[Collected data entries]
******************************

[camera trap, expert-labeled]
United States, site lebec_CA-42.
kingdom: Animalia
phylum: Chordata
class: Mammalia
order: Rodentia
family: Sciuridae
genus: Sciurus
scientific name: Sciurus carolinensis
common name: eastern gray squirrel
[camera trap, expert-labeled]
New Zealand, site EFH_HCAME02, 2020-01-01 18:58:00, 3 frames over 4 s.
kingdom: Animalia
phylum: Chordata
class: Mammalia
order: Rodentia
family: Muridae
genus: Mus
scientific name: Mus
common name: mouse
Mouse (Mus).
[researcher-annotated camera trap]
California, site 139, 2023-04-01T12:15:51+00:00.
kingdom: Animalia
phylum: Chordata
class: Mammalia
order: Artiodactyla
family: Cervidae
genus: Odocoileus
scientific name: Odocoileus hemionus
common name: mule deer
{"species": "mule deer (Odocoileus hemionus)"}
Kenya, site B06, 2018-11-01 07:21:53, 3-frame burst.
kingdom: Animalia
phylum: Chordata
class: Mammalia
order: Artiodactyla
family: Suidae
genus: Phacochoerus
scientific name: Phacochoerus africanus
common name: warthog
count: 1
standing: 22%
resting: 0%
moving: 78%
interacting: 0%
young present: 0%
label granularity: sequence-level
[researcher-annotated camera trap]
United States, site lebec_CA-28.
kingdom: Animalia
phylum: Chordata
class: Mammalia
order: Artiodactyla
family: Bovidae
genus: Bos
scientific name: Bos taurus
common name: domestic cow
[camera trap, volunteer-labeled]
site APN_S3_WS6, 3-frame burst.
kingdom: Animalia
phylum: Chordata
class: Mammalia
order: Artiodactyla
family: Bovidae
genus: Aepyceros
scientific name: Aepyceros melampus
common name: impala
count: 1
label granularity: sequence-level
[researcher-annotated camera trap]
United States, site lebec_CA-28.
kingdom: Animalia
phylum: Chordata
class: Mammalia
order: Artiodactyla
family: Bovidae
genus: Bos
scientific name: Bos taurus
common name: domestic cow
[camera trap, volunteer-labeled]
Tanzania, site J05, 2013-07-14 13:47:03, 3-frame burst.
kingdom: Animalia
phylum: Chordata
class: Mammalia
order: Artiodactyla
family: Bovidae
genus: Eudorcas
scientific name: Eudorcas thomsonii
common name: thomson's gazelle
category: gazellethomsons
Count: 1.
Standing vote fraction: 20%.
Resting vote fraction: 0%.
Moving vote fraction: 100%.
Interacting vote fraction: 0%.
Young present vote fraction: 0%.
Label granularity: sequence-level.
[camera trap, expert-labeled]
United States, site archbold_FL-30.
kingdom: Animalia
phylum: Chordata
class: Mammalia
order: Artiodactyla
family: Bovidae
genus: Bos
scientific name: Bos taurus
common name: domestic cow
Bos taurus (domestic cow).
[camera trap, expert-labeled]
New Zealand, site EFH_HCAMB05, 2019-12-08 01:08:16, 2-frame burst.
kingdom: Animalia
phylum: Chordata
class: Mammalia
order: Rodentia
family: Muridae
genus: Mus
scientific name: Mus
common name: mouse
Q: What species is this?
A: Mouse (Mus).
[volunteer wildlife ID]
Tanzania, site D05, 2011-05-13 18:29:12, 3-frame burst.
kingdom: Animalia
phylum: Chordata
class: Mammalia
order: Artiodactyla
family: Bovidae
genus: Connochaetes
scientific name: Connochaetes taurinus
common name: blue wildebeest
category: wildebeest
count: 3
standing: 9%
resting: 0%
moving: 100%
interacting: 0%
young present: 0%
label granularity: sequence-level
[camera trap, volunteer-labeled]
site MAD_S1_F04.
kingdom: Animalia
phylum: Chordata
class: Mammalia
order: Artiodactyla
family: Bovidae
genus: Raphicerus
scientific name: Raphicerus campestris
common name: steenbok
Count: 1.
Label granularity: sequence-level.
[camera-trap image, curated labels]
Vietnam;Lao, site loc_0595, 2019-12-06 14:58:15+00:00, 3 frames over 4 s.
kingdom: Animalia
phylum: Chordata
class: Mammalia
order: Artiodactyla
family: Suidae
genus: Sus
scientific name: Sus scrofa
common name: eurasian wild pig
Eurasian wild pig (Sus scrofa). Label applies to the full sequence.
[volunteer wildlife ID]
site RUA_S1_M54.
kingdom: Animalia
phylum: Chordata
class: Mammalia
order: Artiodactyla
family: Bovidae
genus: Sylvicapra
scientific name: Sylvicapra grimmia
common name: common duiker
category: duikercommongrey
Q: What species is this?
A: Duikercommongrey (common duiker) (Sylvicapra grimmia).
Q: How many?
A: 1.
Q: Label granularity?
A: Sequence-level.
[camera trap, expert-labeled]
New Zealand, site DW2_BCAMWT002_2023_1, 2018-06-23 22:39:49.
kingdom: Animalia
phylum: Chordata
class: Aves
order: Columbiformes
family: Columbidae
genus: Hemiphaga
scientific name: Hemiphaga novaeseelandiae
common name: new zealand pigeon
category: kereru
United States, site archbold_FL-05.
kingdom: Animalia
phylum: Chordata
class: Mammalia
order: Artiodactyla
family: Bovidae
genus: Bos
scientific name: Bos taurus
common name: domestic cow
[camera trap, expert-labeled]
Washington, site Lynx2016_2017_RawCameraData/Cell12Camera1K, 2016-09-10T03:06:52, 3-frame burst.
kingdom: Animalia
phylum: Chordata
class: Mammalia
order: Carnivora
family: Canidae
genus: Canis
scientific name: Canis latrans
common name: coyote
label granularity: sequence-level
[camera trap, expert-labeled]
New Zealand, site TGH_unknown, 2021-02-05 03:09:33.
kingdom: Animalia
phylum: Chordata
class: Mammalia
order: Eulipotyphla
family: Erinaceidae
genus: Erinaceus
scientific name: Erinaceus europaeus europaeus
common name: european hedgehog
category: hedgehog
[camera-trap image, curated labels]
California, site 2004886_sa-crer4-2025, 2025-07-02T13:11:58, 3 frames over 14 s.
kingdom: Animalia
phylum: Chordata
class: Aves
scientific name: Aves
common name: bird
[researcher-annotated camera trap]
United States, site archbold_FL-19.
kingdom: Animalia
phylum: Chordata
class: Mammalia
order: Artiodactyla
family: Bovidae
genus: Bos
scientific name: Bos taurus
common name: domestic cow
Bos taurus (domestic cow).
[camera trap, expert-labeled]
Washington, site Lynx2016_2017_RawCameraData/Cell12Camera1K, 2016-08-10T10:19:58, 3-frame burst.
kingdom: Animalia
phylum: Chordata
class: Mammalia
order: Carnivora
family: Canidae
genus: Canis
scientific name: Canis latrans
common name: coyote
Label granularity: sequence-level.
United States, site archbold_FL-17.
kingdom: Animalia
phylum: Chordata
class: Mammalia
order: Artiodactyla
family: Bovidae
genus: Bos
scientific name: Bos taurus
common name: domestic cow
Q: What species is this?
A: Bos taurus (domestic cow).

******************************

▶ **WHAT YOU WILL DO**
Print the data in full, with each line exactly as given.

▶ **TASK ANSWER**
[camera trap, expert-labeled]
United States, site lebec_CA-42.
kingdom: Animalia
phylum: Chordata
class: Mammalia
order: Rodentia
family: Sciuridae
genus: Sciurus
scientific name: Sciurus carolinensis
common name: eastern gray squirrel
[camera trap, expert-labeled]
New Zealand, site EFH_HCAME02, 2020-01-01 18:58:00, 3 frames over 4 s.
kingdom: Animalia
phylum: Chordata
class: Mammalia
order: Rodentia
family: Muridae
genus: Mus
scientific name: Mus
common name: mouse
Mouse (Mus).
[researcher-annotated camera trap]
California, site 139, 2023-04-01T12:15:51+00:00.
kingdom: Animalia
phylum: Chordata
class: Mammalia
order: Artiodactyla
family: Cervidae
genus: Odocoileus
scientific name: Odocoileus hemionus
common name: mule deer
{"species": "mule deer (Odocoileus hemionus)"}
Kenya, site B06, 2018-11-01 07:21:53, 3-frame burst.
kingdom: Animalia
phylum: Chordata
class: Mammalia
order: Artiodactyla
family: Suidae
genus: Phacochoerus
scientific name: Phacochoerus africanus
common name: warthog
count: 1
standing: 22%
resting: 0%
moving: 78%
interacting: 0%
young present: 0%
label granularity: sequence-level
[researcher-annotated camera trap]
United States, site lebec_CA-28.
kingdom: Animalia
phylum: Chordata
class: Mammalia
order: Artiodactyla
family: Bovidae
genus: Bos
scientific name: Bos taurus
common name: domestic cow
[camera trap, volunteer-labeled]
site APN_S3_WS6, 3-frame burst.
kingdom: Animalia
phylum: Chordata
class: Mammalia
order: Artiodactyla
family: Bovidae
genus: Aepyceros
scientific name: Aepyceros melampus
common name: impala
count: 1
label granularity: sequence-level
[researcher-annotated camera trap]
United States, site lebec_CA-28.
kingdom: Animalia
phylum: Chordata
class: Mammalia
order: Artiodactyla
family: Bovidae
genus: Bos
scientific name: Bos taurus
common name: domestic cow
[camera trap, volunteer-labeled]
Tanzania, site J05, 2013-07-14 13:47:03, 3-frame burst.
kingdom: Animalia
phylum: Chordata
class: Mammalia
order: Artiodactyla
family: Bovidae
genus: Eudorcas
scientific name: Eudorcas thomsonii
common name: thomson's gazelle
category: gazellethomsons
Count: 1.
Standing vote fraction: 20%.
Resting vote fraction: 0%.
Moving vote fraction: 100%.
Interacting vote fraction: 0%.
Young present vote fraction: 0%.
Label granularity: sequence-level.
[camera trap, expert-labeled]
United States, site archbold_FL-30.
kingdom: Animalia
phylum: Chordata
class: Mammalia
order: Artiodactyla
family: Bovidae
genus: Bos
scientific name: Bos taurus
common name: domestic cow
Bos taurus (domestic cow).
[camera trap, expert-labeled]
New Zealand, site EFH_HCAMB05, 2019-12-08 01:08:16, 2-frame burst.
kingdom: Animalia
phylum: Chordata
class: Mammalia
order: Rodentia
family: Muridae
genus: Mus
scientific name: Mus
common name: mouse
Q: What species is this?
A: Mouse (Mus).
[volunteer wildlife ID]
Tanzania, site D05, 2011-05-13 18:29:12, 3-frame burst.
kingdom: Animalia
phylum: Chordata
class: Mammalia
order: Artiodactyla
family: Bovidae
genus: Connochaetes
scientific name: Connochaetes taurinus
common name: blue wildebeest
category: wildebeest
count: 3
standing: 9%
resting: 0%
moving: 100%
interacting: 0%
young present: 0%
label granularity: sequence-level
[camera trap, volunteer-labeled]
site MAD_S1_F04.
kingdom: Animalia
phylum: Chordata
class: Mammalia
order: Artiodactyla
family: Bovidae
genus: Raphicerus
scientific name: Raphicerus campestris
common name: steenbok
Count: 1.
Label granularity: sequence-level.
[camera-trap image, curated labels]
Vietnam;Lao, site loc_0595, 2019-12-06 14:58:15+00:00, 3 frames over 4 s.
kingdom: Animalia
phylum: Chordata
class: Mammalia
order: Artiodactyla
family: Suidae
genus: Sus
scientific name: Sus scrofa
common name: eurasian wild pig
Eurasian wild pig (Sus scrofa). Label applies to the full sequence.
[volunteer wildlife ID]
site RUA_S1_M54.
kingdom: Animalia
phylum: Chordata
class: Mammalia
order: Artiodactyla
family: Bovidae
genus: Sylvicapra
scientific name: Sylvicapra grimmia
common name: common duiker
category: duikercommongrey
Q: What species is this?
A: Duikercommongrey (common duiker) (Sylvicapra grimmia).
Q: How many?
A: 1.
Q: Label granularity?
A: Sequence-level.
[camera trap, expert-labeled]
New Zealand, site DW2_BCAMWT002_2023_1, 2018-06-23 22:39:49.
kingdom: Animalia
phylum: Chordata
class: Aves
order: Columbiformes
family: Columbidae
genus: Hemiphaga
scientific name: Hemiphaga novaeseelandiae
common name: new zealand pigeon
category: kereru
United States, site archbold_FL-05.
kingdom: Animalia
phylum: Chordata
class: Mammalia
order: Artiodactyla
family: Bovidae
genus: Bos
scientific name: Bos taurus
common name: domestic cow
[camera trap, expert-labeled]
Washington, site Lynx2016_2017_RawCameraData/Cell12Camera1K, 2016-09-10T03:06:52, 3-frame burst.
kingdom: Animalia
phylum: Chordata
class: Mammalia
order: Carnivora
family: Canidae
genus: Canis
scientific name: Canis latrans
common name: coyote
label granularity: sequence-level
[camera trap, expert-labeled]
New Zealand, site TGH_unknown, 2021-02-05 03:09:33.
kingdom: Animalia
phylum: Chordata
class: Mammalia
order: Eulipotyphla
family: Erinaceidae
genus: Erinaceus
scientific name: Erinaceus europaeus europaeus
common name: european hedgehog
category: hedgehog
[camera-trap image, curated labels]
California, site 2004886_sa-crer4-2025, 2025-07-02T13:11:58, 3 frames over 14 s.
kingdom: Animalia
phylum: Chordata
class: Aves
scientific name: Aves
common name: bird
[researcher-annotated camera trap]
United States, site archbold_FL-19.
kingdom: Animalia
phylum: Chordata
class: Mammalia
order: Artiodactyla
family: Bovidae
genus: Bos
scientific name: Bos taurus
common name: domestic cow
Bos taurus (domestic cow).
[camera trap, expert-labeled]
Washington, site Lynx2016_2017_RawCameraData/Cell12Camera1K, 2016-08-10T10:19:58, 3-frame burst.
kingdom: Animalia
phylum: Chordata
class: Mammalia
order: Carnivora
family: Canidae
genus: Canis
scientific name: Canis latrans
common name: coyote
Label granularity: sequence-level.
United States, site archbold_FL-17.
kingdom: Animalia
phylum: Chordata
class: Mammalia
order: Artiodactyla
family: Bovidae
genus: Bos
scientific name: Bos taurus
common name: domestic cow
Q: What species is this?
A: Bos taurus (domestic cow).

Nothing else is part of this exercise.